● TASK INSTRUCTIONS:
Extract every line of the listing below and reproduce each one verbatim, in its original order.

● SOURCE MATERIAL:
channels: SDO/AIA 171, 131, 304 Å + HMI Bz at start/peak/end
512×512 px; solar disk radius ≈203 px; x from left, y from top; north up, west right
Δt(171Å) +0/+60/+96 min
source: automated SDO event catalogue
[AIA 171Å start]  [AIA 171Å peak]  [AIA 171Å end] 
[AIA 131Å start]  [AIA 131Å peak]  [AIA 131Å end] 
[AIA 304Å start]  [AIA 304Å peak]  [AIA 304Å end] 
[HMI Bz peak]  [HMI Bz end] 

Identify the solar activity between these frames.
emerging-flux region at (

● WRITTEN RESPONSE:
channels: SDO/AIA 171, 131, 304 Å + HMI Bz at start/peak/end
512×512 px; solar disk radius ≈203 px; x from left, y from top; north up, west right
Δt(171Å) +0/+60/+96 min
source: automated SDO event catalogue
[AIA 171Å start]  [AIA 171Å peak]  [AIA 171Å end] 
[AIA 131Å start]  [AIA 131Å peak]  [AIA 131Å end] 
[AIA 304Å start]  [AIA 304Å peak]  [AIA 304Å end] 
[HMI Bz peak]  [HMI Bz end] 

Identify the solar activity between these frames.
emerging-flux region at (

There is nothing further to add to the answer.